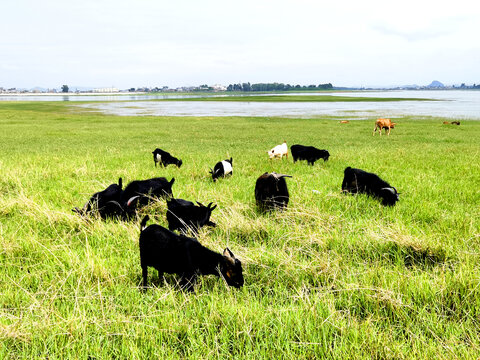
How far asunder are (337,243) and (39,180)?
7.59 metres

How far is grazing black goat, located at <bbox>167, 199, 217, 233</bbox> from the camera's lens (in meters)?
4.28

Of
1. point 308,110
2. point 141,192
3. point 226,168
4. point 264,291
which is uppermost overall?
point 308,110

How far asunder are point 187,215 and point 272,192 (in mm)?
1722

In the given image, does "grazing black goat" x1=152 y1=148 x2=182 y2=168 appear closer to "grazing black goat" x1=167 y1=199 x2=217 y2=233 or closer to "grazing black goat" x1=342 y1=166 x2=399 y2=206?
"grazing black goat" x1=167 y1=199 x2=217 y2=233

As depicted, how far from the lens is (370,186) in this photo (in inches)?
236

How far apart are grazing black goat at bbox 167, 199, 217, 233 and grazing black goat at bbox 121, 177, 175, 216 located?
866 millimetres

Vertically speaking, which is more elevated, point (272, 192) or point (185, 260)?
point (272, 192)

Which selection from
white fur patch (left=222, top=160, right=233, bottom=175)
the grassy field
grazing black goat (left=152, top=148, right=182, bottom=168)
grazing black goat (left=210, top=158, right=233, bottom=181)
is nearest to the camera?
the grassy field

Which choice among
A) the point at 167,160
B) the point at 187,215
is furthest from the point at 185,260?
the point at 167,160

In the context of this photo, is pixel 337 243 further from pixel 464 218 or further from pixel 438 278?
pixel 464 218

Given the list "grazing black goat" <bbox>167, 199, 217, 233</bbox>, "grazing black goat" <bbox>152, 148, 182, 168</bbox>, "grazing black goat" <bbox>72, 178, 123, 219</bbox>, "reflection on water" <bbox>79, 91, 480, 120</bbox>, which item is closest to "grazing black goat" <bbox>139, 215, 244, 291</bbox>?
"grazing black goat" <bbox>167, 199, 217, 233</bbox>

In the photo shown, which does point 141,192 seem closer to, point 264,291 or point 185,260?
point 185,260

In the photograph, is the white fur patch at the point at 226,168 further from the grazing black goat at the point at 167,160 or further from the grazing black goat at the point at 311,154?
the grazing black goat at the point at 311,154

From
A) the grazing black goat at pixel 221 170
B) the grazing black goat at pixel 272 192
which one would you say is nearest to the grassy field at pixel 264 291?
the grazing black goat at pixel 272 192
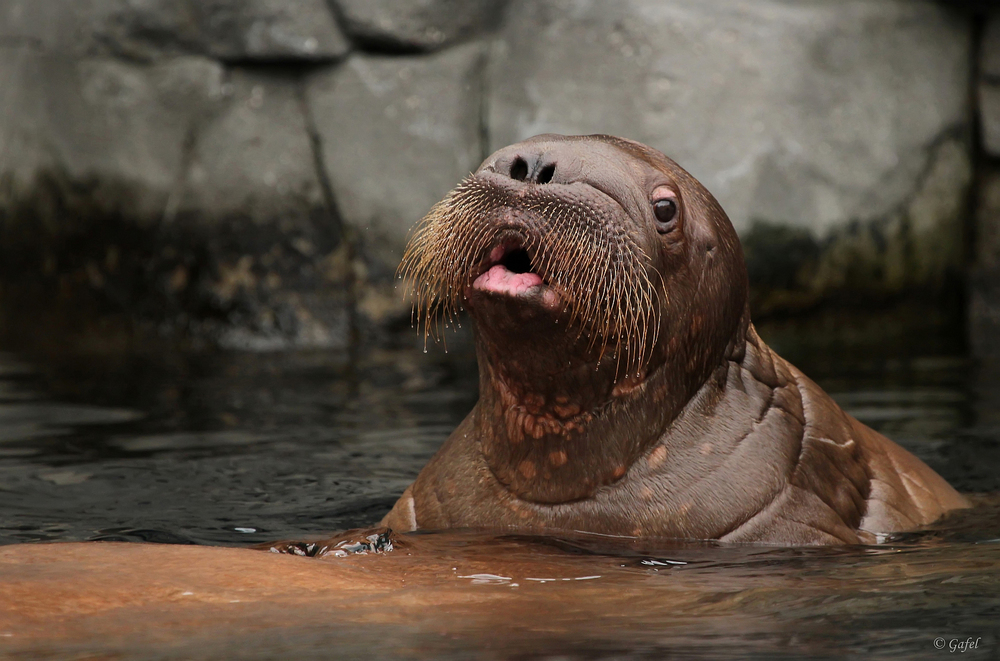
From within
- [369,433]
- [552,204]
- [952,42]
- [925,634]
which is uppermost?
[952,42]

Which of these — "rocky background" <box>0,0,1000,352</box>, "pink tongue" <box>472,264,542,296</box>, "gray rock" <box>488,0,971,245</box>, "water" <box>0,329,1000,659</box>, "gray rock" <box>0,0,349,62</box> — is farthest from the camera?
"gray rock" <box>0,0,349,62</box>

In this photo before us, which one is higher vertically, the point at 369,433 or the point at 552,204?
the point at 552,204

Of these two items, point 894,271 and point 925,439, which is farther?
point 894,271

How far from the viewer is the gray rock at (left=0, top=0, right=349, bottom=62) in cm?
1064

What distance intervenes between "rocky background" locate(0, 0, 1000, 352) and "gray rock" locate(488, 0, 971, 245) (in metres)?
0.02

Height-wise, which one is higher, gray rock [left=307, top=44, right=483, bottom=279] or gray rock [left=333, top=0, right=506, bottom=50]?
gray rock [left=333, top=0, right=506, bottom=50]

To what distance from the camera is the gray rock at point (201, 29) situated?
34.9 feet

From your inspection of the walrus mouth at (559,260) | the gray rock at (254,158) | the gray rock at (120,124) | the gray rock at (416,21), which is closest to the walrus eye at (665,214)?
the walrus mouth at (559,260)

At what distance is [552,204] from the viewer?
3740 millimetres

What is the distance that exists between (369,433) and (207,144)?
495 centimetres

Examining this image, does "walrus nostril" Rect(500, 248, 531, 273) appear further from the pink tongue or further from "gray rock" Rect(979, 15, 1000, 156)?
"gray rock" Rect(979, 15, 1000, 156)

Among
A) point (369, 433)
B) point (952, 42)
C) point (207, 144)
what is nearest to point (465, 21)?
point (207, 144)

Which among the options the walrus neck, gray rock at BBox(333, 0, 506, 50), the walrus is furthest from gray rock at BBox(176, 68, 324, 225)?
the walrus neck

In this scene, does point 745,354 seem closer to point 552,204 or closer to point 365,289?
point 552,204
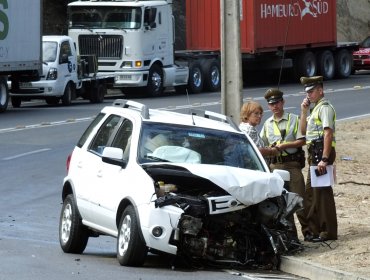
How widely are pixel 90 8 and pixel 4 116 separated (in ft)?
29.6

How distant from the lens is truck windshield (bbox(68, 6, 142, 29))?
1531 inches

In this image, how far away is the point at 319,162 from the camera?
11695 millimetres

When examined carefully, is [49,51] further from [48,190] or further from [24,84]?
[48,190]

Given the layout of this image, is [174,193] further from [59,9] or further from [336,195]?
[59,9]

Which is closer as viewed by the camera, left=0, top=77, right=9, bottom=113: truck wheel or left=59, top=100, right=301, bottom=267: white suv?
left=59, top=100, right=301, bottom=267: white suv

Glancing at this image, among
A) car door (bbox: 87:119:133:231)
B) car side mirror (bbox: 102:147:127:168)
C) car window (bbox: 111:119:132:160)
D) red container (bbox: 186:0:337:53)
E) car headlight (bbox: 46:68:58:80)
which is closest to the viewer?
car side mirror (bbox: 102:147:127:168)

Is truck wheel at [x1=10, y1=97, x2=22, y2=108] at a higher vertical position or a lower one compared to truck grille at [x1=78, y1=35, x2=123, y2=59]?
lower

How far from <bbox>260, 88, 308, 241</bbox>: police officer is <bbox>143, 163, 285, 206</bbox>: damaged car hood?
3.18 ft

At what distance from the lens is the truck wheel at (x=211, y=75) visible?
41803 millimetres

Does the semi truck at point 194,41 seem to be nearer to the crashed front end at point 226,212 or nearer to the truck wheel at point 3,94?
the truck wheel at point 3,94

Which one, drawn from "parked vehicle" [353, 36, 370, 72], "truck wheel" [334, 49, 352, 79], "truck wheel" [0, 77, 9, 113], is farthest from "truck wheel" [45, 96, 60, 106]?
"parked vehicle" [353, 36, 370, 72]

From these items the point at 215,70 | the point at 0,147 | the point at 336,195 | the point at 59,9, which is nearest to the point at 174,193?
the point at 336,195

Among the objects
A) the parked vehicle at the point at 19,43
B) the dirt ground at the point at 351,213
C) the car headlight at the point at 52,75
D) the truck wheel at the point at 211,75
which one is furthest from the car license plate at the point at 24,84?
the dirt ground at the point at 351,213

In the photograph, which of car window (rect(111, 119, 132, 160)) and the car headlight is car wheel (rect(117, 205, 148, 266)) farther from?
the car headlight
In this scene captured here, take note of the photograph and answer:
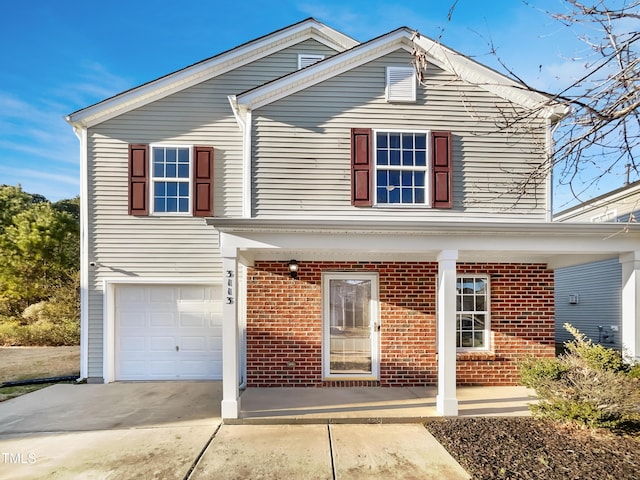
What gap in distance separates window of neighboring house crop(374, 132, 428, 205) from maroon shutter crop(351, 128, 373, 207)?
0.56ft

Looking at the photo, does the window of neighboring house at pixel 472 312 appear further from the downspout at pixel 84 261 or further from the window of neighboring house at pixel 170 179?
the downspout at pixel 84 261

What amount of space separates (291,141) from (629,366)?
20.6 feet

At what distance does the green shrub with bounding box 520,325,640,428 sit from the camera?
4406 millimetres

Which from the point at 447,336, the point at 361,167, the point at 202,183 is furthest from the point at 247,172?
the point at 447,336

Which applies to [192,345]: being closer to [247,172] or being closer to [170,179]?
[170,179]

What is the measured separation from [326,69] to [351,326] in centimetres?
491

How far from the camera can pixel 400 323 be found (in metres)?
6.75

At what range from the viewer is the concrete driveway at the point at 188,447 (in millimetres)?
3740

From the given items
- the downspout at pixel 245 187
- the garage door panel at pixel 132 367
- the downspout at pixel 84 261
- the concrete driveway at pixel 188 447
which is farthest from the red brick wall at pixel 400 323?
the downspout at pixel 84 261

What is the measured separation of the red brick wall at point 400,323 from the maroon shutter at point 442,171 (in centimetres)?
124

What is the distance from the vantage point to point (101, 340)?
730cm

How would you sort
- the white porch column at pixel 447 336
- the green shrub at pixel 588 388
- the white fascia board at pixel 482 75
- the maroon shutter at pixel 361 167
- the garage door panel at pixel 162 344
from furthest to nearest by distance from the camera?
the garage door panel at pixel 162 344 → the white fascia board at pixel 482 75 → the maroon shutter at pixel 361 167 → the white porch column at pixel 447 336 → the green shrub at pixel 588 388

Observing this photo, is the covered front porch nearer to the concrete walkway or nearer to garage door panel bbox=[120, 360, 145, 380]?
the concrete walkway

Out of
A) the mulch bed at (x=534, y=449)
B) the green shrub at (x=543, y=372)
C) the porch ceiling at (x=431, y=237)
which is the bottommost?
the mulch bed at (x=534, y=449)
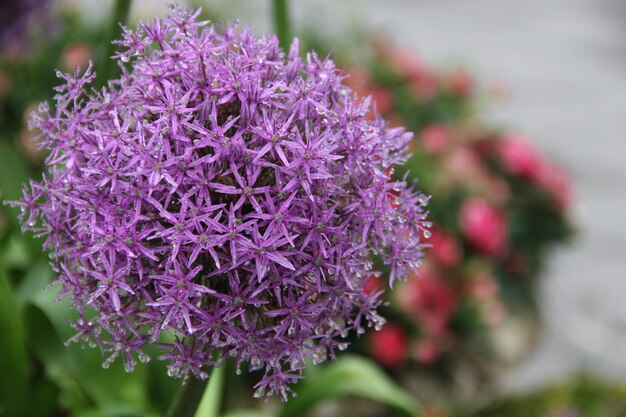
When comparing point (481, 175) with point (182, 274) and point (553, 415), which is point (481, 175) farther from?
point (182, 274)

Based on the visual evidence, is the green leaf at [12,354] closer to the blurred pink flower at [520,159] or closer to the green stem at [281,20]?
the green stem at [281,20]

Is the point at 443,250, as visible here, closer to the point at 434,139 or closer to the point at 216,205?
the point at 434,139

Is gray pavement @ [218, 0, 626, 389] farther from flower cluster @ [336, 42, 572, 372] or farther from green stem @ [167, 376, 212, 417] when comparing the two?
green stem @ [167, 376, 212, 417]

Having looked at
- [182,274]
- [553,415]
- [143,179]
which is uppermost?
[553,415]

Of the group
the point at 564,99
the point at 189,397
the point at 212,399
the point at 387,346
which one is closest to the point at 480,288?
the point at 387,346

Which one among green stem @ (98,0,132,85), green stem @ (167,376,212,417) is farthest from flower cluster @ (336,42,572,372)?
green stem @ (167,376,212,417)

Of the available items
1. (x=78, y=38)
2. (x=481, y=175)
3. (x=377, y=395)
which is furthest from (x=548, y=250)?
(x=78, y=38)
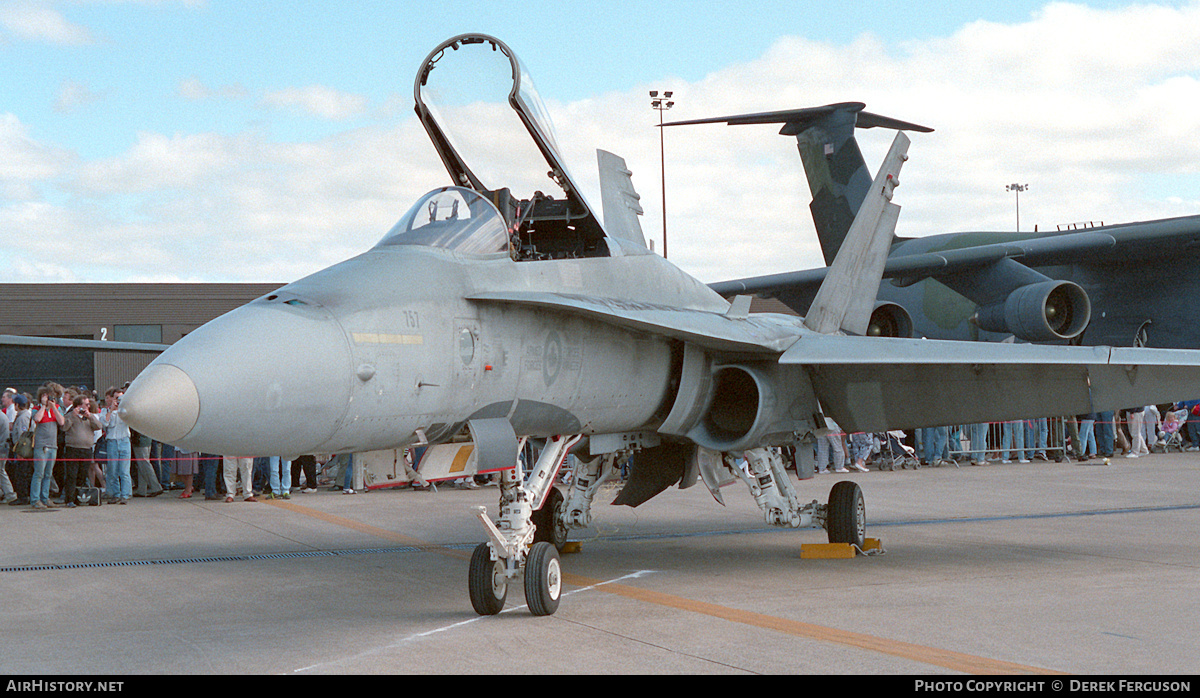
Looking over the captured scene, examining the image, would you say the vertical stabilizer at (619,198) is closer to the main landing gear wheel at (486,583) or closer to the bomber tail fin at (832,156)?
the main landing gear wheel at (486,583)

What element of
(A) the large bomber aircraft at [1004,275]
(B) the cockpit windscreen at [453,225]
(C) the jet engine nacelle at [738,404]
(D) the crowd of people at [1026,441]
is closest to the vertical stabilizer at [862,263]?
(C) the jet engine nacelle at [738,404]

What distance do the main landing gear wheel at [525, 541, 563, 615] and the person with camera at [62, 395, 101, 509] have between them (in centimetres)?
1023

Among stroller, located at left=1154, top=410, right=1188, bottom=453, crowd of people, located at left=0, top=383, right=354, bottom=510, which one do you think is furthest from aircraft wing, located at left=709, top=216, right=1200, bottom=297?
crowd of people, located at left=0, top=383, right=354, bottom=510

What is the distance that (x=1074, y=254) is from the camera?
1917cm

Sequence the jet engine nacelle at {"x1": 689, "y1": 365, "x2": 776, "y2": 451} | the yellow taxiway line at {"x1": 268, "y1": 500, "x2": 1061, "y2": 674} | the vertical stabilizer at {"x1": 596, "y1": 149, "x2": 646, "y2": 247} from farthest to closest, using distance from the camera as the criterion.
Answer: the vertical stabilizer at {"x1": 596, "y1": 149, "x2": 646, "y2": 247}
the jet engine nacelle at {"x1": 689, "y1": 365, "x2": 776, "y2": 451}
the yellow taxiway line at {"x1": 268, "y1": 500, "x2": 1061, "y2": 674}

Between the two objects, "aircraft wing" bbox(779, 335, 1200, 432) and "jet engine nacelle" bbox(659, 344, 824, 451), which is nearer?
"jet engine nacelle" bbox(659, 344, 824, 451)

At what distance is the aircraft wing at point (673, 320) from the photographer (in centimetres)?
611

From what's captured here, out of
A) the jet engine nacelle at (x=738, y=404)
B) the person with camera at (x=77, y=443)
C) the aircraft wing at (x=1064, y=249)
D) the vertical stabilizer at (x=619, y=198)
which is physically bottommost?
the person with camera at (x=77, y=443)

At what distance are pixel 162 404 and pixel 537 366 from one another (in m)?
2.50

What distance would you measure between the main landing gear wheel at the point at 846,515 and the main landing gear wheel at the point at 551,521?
89.4 inches

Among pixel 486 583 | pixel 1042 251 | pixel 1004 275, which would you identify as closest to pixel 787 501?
pixel 486 583

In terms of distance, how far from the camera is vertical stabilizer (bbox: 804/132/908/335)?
33.9 feet

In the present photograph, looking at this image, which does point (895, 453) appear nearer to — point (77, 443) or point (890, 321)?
point (890, 321)

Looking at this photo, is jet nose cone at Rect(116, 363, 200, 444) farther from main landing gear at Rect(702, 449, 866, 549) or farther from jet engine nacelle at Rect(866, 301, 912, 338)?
jet engine nacelle at Rect(866, 301, 912, 338)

★ ★ ★ ★

Copy out the data above, word for word, from its beginning through the line containing "866 millimetres", and leave out the pictures.

● Result
How far asunder are (337,243) and (39,180)?
7.59 metres

How far is grazing black goat, located at <bbox>167, 199, 217, 233</bbox> from the camera's lens (in meters)?
4.28

Of
1. point 308,110
2. point 141,192
3. point 226,168
4. point 264,291
which is uppermost overall?
point 308,110

How far asunder are point 187,215 and point 272,192 (in mm)?
1722

In the given image, does "grazing black goat" x1=152 y1=148 x2=182 y2=168 appear closer to "grazing black goat" x1=167 y1=199 x2=217 y2=233 or closer to "grazing black goat" x1=342 y1=166 x2=399 y2=206?
"grazing black goat" x1=167 y1=199 x2=217 y2=233

As depicted, how far from the lens is (370,186) in this photo (in inches)?
236

How far apart are grazing black goat at bbox 167, 199, 217, 233 and grazing black goat at bbox 121, 177, 175, 216 located?
866 millimetres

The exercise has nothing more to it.